___ RECORD EXTRACTS

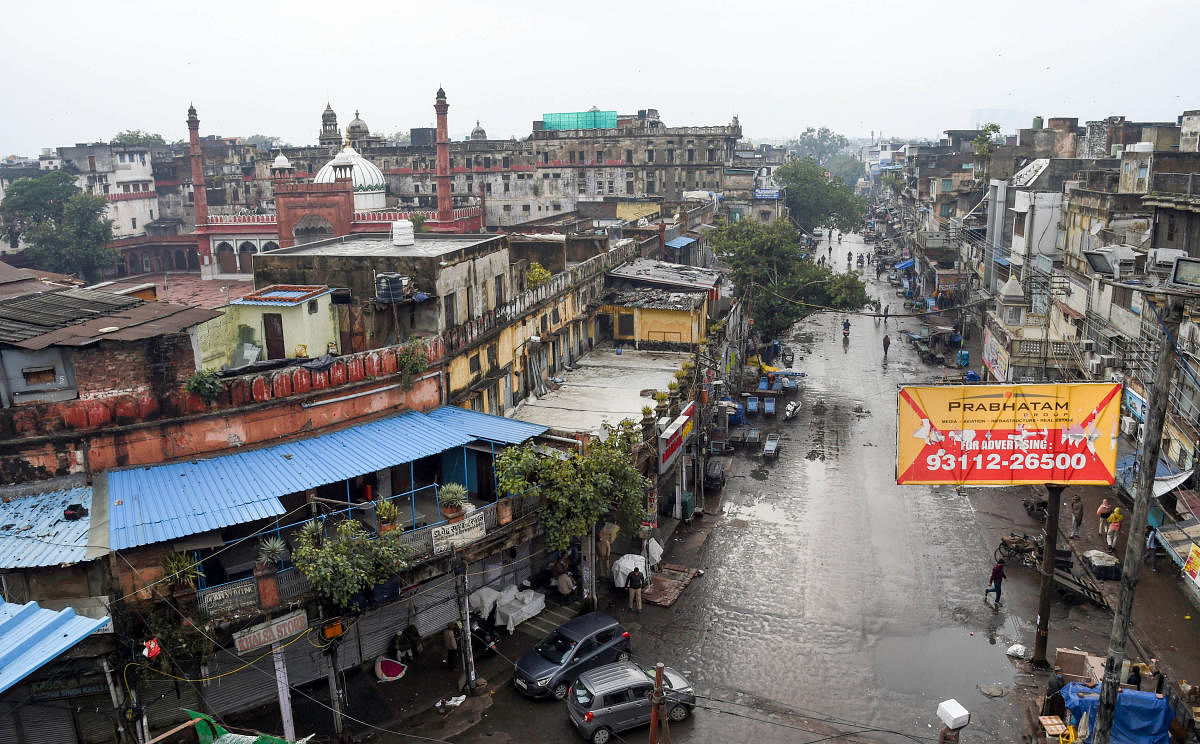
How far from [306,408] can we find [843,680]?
14.3m

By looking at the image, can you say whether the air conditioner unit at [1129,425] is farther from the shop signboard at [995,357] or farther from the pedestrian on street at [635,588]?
the pedestrian on street at [635,588]

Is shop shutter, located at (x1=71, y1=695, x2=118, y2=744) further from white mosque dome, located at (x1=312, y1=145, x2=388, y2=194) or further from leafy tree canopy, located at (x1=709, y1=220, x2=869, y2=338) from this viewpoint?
white mosque dome, located at (x1=312, y1=145, x2=388, y2=194)

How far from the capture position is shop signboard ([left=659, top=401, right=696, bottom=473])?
84.3 feet

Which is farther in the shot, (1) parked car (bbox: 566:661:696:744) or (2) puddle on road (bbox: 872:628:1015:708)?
(2) puddle on road (bbox: 872:628:1015:708)

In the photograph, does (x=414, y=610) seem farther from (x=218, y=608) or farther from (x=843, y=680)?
(x=843, y=680)

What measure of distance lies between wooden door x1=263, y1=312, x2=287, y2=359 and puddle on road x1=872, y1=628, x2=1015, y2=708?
17.7 metres

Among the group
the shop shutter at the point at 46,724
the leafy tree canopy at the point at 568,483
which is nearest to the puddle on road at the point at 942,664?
the leafy tree canopy at the point at 568,483

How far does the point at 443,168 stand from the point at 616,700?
55140 mm

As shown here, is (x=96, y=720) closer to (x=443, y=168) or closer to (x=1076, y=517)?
(x=1076, y=517)

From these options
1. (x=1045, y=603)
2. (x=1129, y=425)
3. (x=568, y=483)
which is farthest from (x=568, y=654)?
(x=1129, y=425)

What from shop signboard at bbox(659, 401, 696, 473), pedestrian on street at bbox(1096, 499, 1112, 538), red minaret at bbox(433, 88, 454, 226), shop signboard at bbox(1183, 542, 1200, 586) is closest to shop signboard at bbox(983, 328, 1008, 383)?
pedestrian on street at bbox(1096, 499, 1112, 538)

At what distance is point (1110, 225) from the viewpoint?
3525 centimetres

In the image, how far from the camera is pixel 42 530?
15.8 metres

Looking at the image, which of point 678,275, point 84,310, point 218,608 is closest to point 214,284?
point 678,275
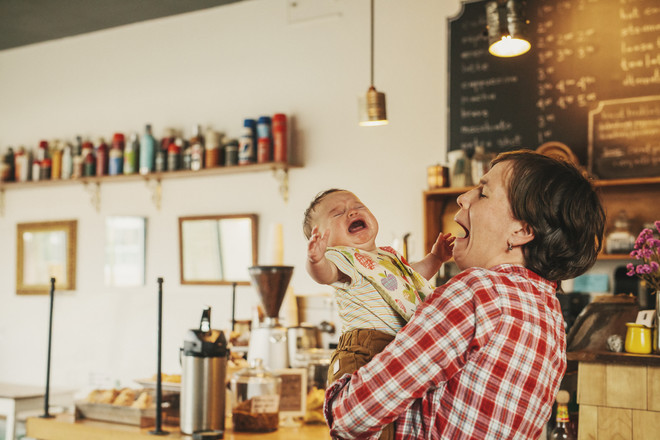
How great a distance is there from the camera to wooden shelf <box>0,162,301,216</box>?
14.4ft

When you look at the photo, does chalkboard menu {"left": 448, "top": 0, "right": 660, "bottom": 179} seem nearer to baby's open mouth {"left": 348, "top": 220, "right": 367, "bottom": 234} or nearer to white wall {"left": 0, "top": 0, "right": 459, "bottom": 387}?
white wall {"left": 0, "top": 0, "right": 459, "bottom": 387}

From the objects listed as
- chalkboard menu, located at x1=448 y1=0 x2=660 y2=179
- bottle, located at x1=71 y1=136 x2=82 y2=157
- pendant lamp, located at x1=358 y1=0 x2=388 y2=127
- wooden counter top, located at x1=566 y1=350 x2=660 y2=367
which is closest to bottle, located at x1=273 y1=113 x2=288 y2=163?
pendant lamp, located at x1=358 y1=0 x2=388 y2=127

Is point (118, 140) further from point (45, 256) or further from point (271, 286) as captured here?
point (271, 286)

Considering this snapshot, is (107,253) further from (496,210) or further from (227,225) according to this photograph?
(496,210)

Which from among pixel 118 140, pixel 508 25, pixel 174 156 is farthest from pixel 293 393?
pixel 118 140

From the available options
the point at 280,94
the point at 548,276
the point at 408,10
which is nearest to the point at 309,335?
the point at 280,94

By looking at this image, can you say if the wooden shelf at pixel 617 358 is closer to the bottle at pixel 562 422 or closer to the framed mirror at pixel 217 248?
the bottle at pixel 562 422

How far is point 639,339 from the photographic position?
2.16 metres

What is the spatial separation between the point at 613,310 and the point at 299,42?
2692 millimetres

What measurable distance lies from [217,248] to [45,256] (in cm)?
166

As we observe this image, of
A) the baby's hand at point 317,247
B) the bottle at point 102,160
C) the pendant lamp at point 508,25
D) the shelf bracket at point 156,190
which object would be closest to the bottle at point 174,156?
the shelf bracket at point 156,190

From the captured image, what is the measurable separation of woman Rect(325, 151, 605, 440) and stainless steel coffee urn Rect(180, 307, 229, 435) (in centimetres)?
149

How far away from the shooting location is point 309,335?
11.8ft

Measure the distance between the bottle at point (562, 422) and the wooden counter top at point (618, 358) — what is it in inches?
12.7
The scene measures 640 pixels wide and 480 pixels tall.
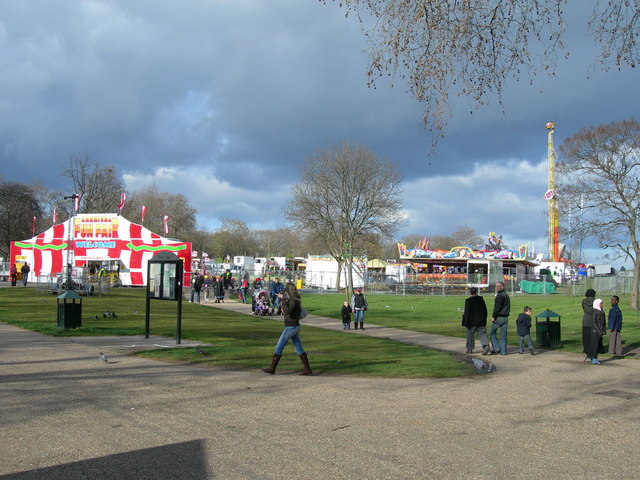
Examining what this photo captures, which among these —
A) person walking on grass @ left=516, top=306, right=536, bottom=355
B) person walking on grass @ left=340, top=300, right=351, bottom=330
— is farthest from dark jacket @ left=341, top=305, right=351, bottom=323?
person walking on grass @ left=516, top=306, right=536, bottom=355

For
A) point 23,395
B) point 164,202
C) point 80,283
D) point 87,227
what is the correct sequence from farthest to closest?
point 164,202, point 87,227, point 80,283, point 23,395

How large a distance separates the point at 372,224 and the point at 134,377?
42.2 m

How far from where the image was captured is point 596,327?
1311cm

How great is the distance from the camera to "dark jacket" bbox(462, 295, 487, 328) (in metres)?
14.2

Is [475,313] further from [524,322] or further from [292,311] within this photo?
[292,311]

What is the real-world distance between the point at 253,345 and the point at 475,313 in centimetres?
532

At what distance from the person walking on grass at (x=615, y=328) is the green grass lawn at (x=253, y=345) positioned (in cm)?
389

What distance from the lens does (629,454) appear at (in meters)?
5.84

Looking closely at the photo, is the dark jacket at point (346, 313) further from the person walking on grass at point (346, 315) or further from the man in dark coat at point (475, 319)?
the man in dark coat at point (475, 319)

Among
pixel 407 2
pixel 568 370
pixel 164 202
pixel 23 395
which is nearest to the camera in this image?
pixel 407 2

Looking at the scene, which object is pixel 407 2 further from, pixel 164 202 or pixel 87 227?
pixel 164 202

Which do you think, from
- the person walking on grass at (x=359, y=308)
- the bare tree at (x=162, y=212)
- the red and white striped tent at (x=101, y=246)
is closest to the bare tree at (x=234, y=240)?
the bare tree at (x=162, y=212)

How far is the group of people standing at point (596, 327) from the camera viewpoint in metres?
13.1

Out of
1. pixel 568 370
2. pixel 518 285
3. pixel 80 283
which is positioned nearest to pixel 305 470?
pixel 568 370
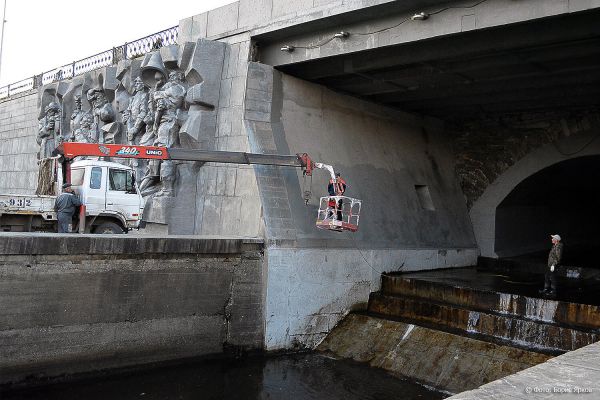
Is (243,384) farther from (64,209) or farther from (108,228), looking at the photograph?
(108,228)

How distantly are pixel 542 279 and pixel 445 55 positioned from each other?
22.0 ft

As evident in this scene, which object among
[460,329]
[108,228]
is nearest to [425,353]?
[460,329]

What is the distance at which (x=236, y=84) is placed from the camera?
42.2ft

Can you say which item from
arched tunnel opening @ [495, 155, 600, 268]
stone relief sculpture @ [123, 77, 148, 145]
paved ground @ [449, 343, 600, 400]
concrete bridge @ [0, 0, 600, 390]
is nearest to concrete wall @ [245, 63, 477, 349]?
concrete bridge @ [0, 0, 600, 390]

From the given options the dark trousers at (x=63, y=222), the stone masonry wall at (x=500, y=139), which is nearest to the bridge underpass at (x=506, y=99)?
the stone masonry wall at (x=500, y=139)

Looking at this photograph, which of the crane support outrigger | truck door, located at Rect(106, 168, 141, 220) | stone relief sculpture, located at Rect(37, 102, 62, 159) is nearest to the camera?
the crane support outrigger

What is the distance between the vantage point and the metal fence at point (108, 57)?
16422 mm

______

» GOAL OF THE EXERCISE:
Leave out the pictures and give the listing above again exactly.

» SOLUTION:
How far from [306,408] can we find [843,680]?
14.3m

By looking at the image, can you say whether the air conditioner unit at [1129,425] is farther from the shop signboard at [995,357] or farther from the pedestrian on street at [635,588]?
the pedestrian on street at [635,588]

Is shop shutter, located at (x1=71, y1=695, x2=118, y2=744) further from white mosque dome, located at (x1=312, y1=145, x2=388, y2=194) or further from leafy tree canopy, located at (x1=709, y1=220, x2=869, y2=338) from this viewpoint?
white mosque dome, located at (x1=312, y1=145, x2=388, y2=194)

How far from the capture position is shop signboard ([left=659, top=401, right=696, bottom=473])?
84.3 feet

Which is farther in the shot, (1) parked car (bbox: 566:661:696:744) or (2) puddle on road (bbox: 872:628:1015:708)?
(2) puddle on road (bbox: 872:628:1015:708)

In the photograph, does (x=414, y=610) seem farther from (x=218, y=608) or farther from (x=843, y=680)?
(x=843, y=680)

What measure of distance lies between wooden door x1=263, y1=312, x2=287, y2=359 and puddle on road x1=872, y1=628, x2=1015, y2=708?
17.7 metres

Among the group
the shop shutter at the point at 46,724
the leafy tree canopy at the point at 568,483
which is nearest to the puddle on road at the point at 942,664?
the leafy tree canopy at the point at 568,483

How far does the point at 443,168 stand from the point at 616,700?
55140 mm

As shown here, is (x=96, y=720) closer to (x=443, y=168) or closer to (x=1076, y=517)?
(x=1076, y=517)

From these options
1. (x=1045, y=603)
2. (x=1129, y=425)
3. (x=568, y=483)
which is farthest from (x=568, y=654)?
(x=1129, y=425)

What from shop signboard at bbox(659, 401, 696, 473), pedestrian on street at bbox(1096, 499, 1112, 538), red minaret at bbox(433, 88, 454, 226), shop signboard at bbox(1183, 542, 1200, 586) is closest to shop signboard at bbox(983, 328, 1008, 383)?
pedestrian on street at bbox(1096, 499, 1112, 538)

At what distance is point (1110, 225) from the viewpoint?
3525 centimetres

In the image, how far from the camera is pixel 42 530?
15.8 metres

Looking at the image, which of point 678,275, point 84,310, point 218,608 is closest to point 214,284?
point 678,275
How great a distance is there from the camera to wooden shelf <box>0,162,301,216</box>?
14.4ft

When you look at the photo, does chalkboard menu {"left": 448, "top": 0, "right": 660, "bottom": 179} seem nearer to baby's open mouth {"left": 348, "top": 220, "right": 367, "bottom": 234} or nearer to white wall {"left": 0, "top": 0, "right": 459, "bottom": 387}?
white wall {"left": 0, "top": 0, "right": 459, "bottom": 387}

From the objects listed as
- chalkboard menu, located at x1=448 y1=0 x2=660 y2=179
- bottle, located at x1=71 y1=136 x2=82 y2=157
- pendant lamp, located at x1=358 y1=0 x2=388 y2=127
- wooden counter top, located at x1=566 y1=350 x2=660 y2=367
which is closest to bottle, located at x1=273 y1=113 x2=288 y2=163?
pendant lamp, located at x1=358 y1=0 x2=388 y2=127

Is point (118, 140) further from point (45, 256) or further from point (271, 286) as captured here?
point (271, 286)

Considering this snapshot, is (107,253) further from (496,210) or further from (227,225) according to this photograph?
(496,210)

Which from among pixel 118 140, pixel 508 25, pixel 174 156 is farthest from pixel 293 393?
pixel 118 140

From the available options
the point at 280,94
the point at 548,276
the point at 408,10
which is nearest to the point at 309,335?
the point at 280,94

By looking at this image, can you say if the wooden shelf at pixel 617 358 is closer to the bottle at pixel 562 422 or closer to the framed mirror at pixel 217 248?
the bottle at pixel 562 422

How far is point 639,339 from the photographic position?
2.16 metres

What is the spatial separation between the point at 613,310 and the point at 299,42?
2692 millimetres

What measurable distance lies from [217,248] to [45,256] (in cm)?
166

As we observe this image, of
A) the baby's hand at point 317,247
B) the bottle at point 102,160
C) the pendant lamp at point 508,25
D) the shelf bracket at point 156,190
which object would be closest to the bottle at point 174,156?
the shelf bracket at point 156,190

From the captured image, what is the measurable separation of woman Rect(325, 151, 605, 440) and stainless steel coffee urn Rect(180, 307, 229, 435) (in centimetres)?
149

How far away from the shooting location is point 309,335?
11.8ft

Measure the distance between the bottle at point (562, 422) and the wooden counter top at point (618, 358) — what is it in inches?
12.7
The scene measures 640 pixels wide and 480 pixels tall.
Examining what this photo captures, which among these —
A) person walking on grass @ left=516, top=306, right=536, bottom=355
B) person walking on grass @ left=340, top=300, right=351, bottom=330
— is farthest from dark jacket @ left=341, top=305, right=351, bottom=323?
person walking on grass @ left=516, top=306, right=536, bottom=355

For
A) point 23,395
B) point 164,202
C) point 80,283
D) point 87,227
what is the correct sequence from farthest to closest?
point 164,202, point 87,227, point 80,283, point 23,395

How large a distance separates the point at 372,224 and the point at 134,377?
42.2 m

How far from where the image was captured is point 596,327?
1311cm

How great is the distance from the camera to "dark jacket" bbox(462, 295, 487, 328) (in metres)?
14.2

Is [475,313] further from [524,322] or further from [292,311] within this photo?
[292,311]

What is the real-world distance between the point at 253,345 and the point at 475,313 in centimetres?
532

At what distance from the person walking on grass at (x=615, y=328) is the green grass lawn at (x=253, y=345) positioned (in cm)?
389

What distance from the lens does (629,454) appear at (in meters)?
5.84

Looking closely at the photo, is the dark jacket at point (346, 313) further from the person walking on grass at point (346, 315) or further from the man in dark coat at point (475, 319)?
the man in dark coat at point (475, 319)

Among
pixel 407 2
pixel 568 370
pixel 164 202
pixel 23 395
which is nearest to the camera in this image?
pixel 407 2

Looking at the scene, which object is pixel 407 2 further from, pixel 164 202 or pixel 87 227?
pixel 164 202

Which do you think, from
- the person walking on grass at (x=359, y=308)
- the bare tree at (x=162, y=212)
- the red and white striped tent at (x=101, y=246)
is closest to the bare tree at (x=234, y=240)?
the bare tree at (x=162, y=212)

How far is the group of people standing at point (596, 327) from the camera viewpoint in metres?
13.1

Out of
1. pixel 568 370
2. pixel 518 285
3. pixel 80 283
which is positioned nearest to pixel 305 470?
pixel 568 370
Is (243,384) farther from (64,209) or farther from (108,228), looking at the photograph?
(108,228)

How distantly are pixel 542 279 and pixel 445 55 positioned from each other?
22.0 ft

As evident in this scene, which object among
[460,329]
[108,228]
is nearest to [425,353]?
[460,329]

What is the distance at which (x=236, y=84) is placed from the camera?
42.2ft

Can you say which item from
arched tunnel opening @ [495, 155, 600, 268]
stone relief sculpture @ [123, 77, 148, 145]
paved ground @ [449, 343, 600, 400]
concrete bridge @ [0, 0, 600, 390]
is nearest to concrete wall @ [245, 63, 477, 349]?
concrete bridge @ [0, 0, 600, 390]

From the given options the dark trousers at (x=63, y=222), the stone masonry wall at (x=500, y=139), which is nearest to the bridge underpass at (x=506, y=99)?
the stone masonry wall at (x=500, y=139)

Looking at this photograph, which of the crane support outrigger | truck door, located at Rect(106, 168, 141, 220) | stone relief sculpture, located at Rect(37, 102, 62, 159) is nearest to the camera?
the crane support outrigger

What is the distance between the vantage point and the metal fence at point (108, 57)?
16422 mm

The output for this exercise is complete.